Mientras leía esta extraordinaria narración, con la misma avidez con la que se lee una novela, no podía evitar pensar (salvando las oportunas distancias) en el relatode otro muchacho contemporáneo de Gobeo, el Discurso de mi vida del capitán Alonso de Contreras. «Salí a servir al rey de edad de catorce años», escribe este soldado en el título mismo de sus memorias. Apenas un adolescente.

Los tratados de ciencia de la época denominaban infancia a la etapa de la vida que iba desde el nacimiento hasta los cuatro años.
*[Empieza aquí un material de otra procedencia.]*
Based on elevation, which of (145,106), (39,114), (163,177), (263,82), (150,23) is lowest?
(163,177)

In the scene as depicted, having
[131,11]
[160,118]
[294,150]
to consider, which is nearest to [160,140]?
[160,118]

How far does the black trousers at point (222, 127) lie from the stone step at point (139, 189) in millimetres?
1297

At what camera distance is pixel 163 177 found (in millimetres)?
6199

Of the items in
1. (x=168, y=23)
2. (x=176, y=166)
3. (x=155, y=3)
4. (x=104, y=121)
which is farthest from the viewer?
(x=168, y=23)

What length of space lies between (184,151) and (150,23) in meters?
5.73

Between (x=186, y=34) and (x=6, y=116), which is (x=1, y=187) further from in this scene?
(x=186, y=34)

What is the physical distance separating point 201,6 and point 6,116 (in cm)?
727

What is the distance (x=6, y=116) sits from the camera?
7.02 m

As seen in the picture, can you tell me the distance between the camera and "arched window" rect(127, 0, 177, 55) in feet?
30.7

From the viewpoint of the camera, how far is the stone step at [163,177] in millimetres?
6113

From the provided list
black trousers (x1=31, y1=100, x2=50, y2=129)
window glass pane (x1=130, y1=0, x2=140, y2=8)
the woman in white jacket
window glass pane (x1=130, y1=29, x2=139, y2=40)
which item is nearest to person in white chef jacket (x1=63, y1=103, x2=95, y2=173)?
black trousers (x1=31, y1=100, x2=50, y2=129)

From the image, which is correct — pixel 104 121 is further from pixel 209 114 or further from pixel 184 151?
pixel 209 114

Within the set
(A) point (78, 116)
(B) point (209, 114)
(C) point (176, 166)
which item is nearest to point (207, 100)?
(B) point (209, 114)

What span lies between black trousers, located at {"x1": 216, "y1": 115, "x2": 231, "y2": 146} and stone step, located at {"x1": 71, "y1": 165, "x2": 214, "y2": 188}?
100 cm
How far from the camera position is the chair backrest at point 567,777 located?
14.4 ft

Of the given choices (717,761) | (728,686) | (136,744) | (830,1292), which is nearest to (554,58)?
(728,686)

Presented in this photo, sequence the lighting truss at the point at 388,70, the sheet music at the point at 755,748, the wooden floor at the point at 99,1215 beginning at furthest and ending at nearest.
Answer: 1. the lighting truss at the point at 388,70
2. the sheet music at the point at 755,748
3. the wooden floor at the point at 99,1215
Venía seguida de la puericia que finalizaba a los catorce, un tiempo dedicado a la escuela y a aprender un oficio. La etapa siguiente era la adolescencia, que transcurría entre los catorce y los 22 cumplidos, la fase de la vida —decían— para que el «futuro hombre» se hiciera.


«Después de un malhadado desembarco, peregrina 800 kilómetros por costas inhóspitas: estruja fango para beber, come raíces y cangrejos crudos, está a punto de ahogarse, ve morir a sus compañeros de expedición»

Pedro Gobeo de Vitoria (Sevilla, 1580) estaba pues al final de la puericia cuando se subió a una galera, capitaneada por un tío suyo, camino del Perú, «y conmigo otros dos casi iguales en edad y deseos». A los pocos días de navegación, vivió con «miedo» una tormenta nocturna en mitad del Atlántico y entró en batalla, escopeta en mano, con corsarios escoceses; acaba herido y muerto uno de los chicos de su misma edad. Después de un malhadado desembarco, peregrina 800 kilómetros por costas inhóspitas: estruja fango para beber, come raíces y cangrejos crudos, está a punto de ahogarse, ve morir a sus compañeros de expedición (uno de ellos entre sus brazos); y «flaquísimo, consumido y deshecho» cava su propia sepultura, «ayudándome de una conchuela». Estaba solo: «me hinqué de rodillas, alzando al cielo las manos y ojos, ciegos de llorar». Tenía «quince años de tan corta y malograda vida que aún no se habían cumplido». Fue uno de los 18 de 60 que sobrevivió. A los 17 ingresó en la Compañía de Jesús.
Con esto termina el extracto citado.